EXERCISE DETAILS:
Scale the answers in the listing between the line holding "From the scene" and the line holding "87 centimetres", inclusive, and give only those lines again with the requests unchanged. Multiply every number in the answers (point coordinates and the distance value) by 0.65 and round to whole numbers, halves up.

TASK MATERIAL:
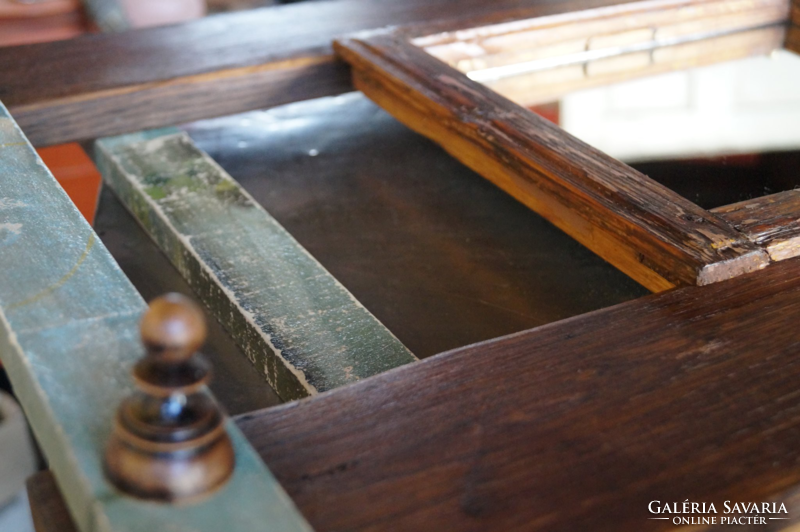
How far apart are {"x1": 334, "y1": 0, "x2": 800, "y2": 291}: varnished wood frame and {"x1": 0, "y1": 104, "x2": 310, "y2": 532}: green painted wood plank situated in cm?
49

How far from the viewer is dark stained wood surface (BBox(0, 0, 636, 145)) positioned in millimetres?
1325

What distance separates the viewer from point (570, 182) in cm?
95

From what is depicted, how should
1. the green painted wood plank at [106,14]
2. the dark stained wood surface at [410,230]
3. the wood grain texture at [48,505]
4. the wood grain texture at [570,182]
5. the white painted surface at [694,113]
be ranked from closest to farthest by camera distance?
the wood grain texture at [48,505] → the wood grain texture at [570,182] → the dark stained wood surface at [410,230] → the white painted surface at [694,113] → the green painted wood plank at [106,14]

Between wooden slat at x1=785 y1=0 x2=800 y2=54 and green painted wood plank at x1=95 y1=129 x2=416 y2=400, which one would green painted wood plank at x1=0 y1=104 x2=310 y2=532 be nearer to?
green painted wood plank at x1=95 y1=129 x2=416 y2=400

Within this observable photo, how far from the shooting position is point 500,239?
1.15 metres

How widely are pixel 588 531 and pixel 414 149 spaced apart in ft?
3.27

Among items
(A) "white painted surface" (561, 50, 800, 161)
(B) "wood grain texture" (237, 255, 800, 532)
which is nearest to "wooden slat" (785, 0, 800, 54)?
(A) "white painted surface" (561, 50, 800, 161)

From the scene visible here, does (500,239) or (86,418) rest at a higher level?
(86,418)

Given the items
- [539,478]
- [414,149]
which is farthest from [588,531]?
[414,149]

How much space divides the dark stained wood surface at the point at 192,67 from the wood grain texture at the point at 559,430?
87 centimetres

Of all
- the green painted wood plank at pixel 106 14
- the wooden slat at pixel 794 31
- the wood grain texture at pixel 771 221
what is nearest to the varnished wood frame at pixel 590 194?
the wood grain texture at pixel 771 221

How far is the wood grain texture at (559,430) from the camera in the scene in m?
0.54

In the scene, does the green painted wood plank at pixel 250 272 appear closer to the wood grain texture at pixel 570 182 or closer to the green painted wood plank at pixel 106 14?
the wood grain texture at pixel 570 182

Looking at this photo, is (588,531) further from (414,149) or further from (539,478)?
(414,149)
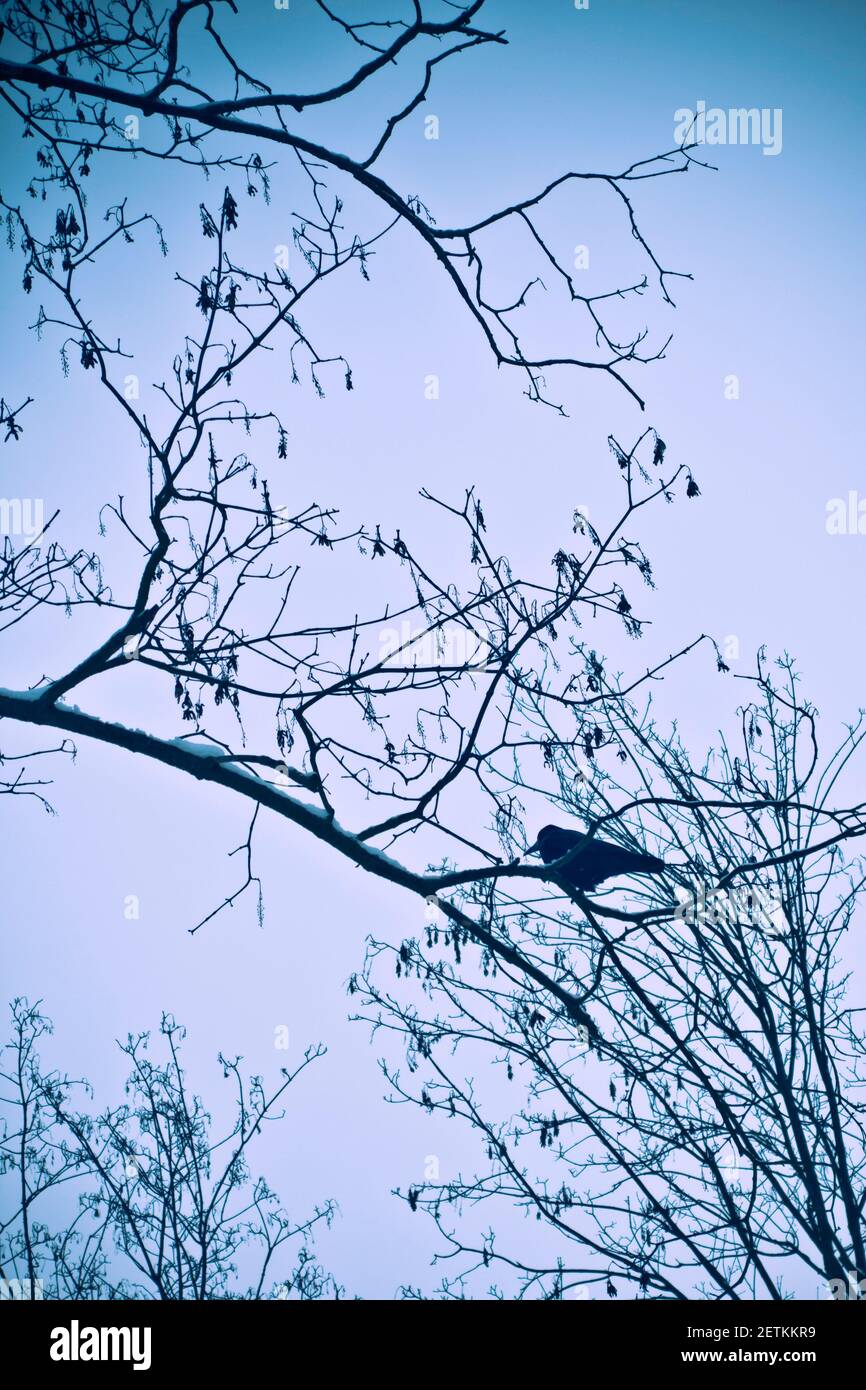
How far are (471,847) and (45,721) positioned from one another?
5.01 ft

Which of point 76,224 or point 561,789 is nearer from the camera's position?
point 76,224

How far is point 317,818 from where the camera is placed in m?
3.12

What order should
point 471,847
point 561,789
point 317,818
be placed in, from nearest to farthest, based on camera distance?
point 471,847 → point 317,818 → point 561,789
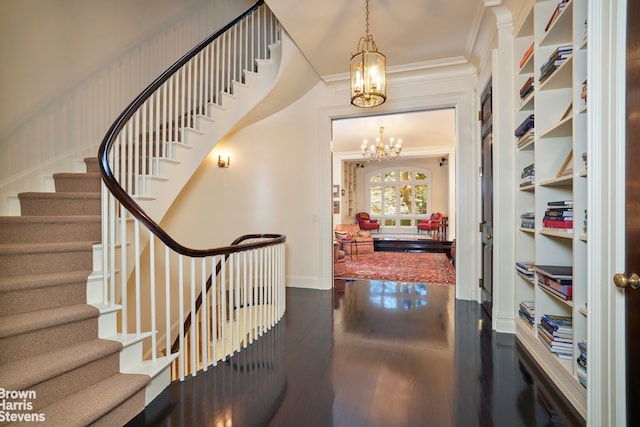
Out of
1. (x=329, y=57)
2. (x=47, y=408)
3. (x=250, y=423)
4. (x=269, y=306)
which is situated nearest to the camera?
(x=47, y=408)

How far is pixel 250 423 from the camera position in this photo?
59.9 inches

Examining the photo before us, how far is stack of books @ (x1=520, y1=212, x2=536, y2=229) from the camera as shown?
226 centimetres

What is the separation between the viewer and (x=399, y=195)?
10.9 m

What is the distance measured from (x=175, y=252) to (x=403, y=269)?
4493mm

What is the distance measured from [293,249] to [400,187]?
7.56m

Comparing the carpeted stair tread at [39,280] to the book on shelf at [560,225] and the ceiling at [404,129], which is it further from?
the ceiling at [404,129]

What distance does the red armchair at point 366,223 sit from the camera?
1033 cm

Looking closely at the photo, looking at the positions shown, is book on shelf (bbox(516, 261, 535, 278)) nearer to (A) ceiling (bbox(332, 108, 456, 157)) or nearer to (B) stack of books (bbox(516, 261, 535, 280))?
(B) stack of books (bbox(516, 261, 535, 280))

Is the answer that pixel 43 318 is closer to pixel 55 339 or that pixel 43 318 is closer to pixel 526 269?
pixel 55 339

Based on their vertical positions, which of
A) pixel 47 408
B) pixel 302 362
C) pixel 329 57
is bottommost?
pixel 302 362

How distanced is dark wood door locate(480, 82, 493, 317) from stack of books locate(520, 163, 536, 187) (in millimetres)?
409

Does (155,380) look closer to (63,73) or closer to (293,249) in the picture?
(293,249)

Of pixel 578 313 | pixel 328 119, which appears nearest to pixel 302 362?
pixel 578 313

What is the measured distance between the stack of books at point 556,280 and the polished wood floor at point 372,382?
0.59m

--

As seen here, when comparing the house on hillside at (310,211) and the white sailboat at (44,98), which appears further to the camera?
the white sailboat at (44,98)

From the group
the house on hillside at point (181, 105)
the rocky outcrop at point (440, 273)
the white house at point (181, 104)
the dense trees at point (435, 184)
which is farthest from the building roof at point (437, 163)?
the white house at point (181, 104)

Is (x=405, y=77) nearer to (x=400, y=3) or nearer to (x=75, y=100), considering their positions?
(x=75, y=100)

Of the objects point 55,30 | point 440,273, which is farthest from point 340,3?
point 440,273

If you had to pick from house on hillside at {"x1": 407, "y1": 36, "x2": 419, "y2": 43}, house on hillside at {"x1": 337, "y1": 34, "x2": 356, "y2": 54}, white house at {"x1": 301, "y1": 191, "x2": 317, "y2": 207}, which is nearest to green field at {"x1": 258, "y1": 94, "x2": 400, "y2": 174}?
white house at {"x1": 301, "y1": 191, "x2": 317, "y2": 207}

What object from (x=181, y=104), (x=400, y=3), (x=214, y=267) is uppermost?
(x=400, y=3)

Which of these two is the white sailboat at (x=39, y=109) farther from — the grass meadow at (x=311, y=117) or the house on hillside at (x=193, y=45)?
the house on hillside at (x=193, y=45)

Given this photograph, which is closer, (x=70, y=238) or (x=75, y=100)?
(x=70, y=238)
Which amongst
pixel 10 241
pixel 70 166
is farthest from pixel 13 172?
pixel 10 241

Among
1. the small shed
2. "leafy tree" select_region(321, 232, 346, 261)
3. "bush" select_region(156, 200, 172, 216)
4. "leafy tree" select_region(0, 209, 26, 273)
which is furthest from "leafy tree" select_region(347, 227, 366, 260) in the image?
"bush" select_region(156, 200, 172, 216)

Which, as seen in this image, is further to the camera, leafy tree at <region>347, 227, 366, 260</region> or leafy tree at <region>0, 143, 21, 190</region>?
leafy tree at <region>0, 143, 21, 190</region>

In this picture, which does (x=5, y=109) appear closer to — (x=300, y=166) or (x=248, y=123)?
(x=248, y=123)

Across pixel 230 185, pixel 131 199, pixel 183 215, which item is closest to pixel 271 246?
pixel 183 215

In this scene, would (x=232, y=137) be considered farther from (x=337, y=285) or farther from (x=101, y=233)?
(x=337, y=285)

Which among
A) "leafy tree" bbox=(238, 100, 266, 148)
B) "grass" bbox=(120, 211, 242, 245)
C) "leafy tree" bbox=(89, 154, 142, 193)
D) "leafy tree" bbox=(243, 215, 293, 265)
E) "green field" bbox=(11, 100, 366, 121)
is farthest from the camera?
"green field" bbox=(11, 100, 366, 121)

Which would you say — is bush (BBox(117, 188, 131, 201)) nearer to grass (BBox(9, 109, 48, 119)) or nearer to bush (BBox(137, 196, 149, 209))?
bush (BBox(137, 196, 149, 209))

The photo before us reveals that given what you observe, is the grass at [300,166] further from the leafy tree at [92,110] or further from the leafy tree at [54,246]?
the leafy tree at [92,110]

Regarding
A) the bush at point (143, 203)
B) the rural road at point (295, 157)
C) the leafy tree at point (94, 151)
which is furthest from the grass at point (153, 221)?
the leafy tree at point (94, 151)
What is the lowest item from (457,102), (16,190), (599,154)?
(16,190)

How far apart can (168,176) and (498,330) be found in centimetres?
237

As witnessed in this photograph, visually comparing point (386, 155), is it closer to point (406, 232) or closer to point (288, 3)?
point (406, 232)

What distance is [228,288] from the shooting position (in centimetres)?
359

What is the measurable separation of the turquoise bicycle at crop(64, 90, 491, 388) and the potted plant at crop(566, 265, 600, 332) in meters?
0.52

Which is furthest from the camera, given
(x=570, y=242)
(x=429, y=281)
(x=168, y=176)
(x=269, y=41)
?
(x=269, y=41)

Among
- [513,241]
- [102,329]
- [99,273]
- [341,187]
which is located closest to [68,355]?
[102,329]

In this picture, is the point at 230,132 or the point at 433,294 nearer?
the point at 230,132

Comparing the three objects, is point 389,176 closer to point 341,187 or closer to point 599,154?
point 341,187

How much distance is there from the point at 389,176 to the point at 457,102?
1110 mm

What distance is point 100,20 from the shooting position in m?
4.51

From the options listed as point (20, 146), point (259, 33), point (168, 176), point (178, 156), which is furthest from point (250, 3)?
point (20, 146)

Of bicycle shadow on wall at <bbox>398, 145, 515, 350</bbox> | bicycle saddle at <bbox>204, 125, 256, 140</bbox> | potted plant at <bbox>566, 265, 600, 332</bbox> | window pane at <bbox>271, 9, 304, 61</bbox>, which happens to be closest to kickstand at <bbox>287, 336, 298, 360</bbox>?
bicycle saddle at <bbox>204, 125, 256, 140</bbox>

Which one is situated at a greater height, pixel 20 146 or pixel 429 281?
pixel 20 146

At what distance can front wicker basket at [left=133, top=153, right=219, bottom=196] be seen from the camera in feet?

REPLY:
From the scene visible here, does (500,239) or (86,418) rest at a higher level?
(56,272)

Given the items
- [539,478]
- [414,149]
which is farthest from [588,531]?
[269,97]

How much space divides the dark stained wood surface at the point at 192,67 from the wood grain texture at the point at 559,430?
57 centimetres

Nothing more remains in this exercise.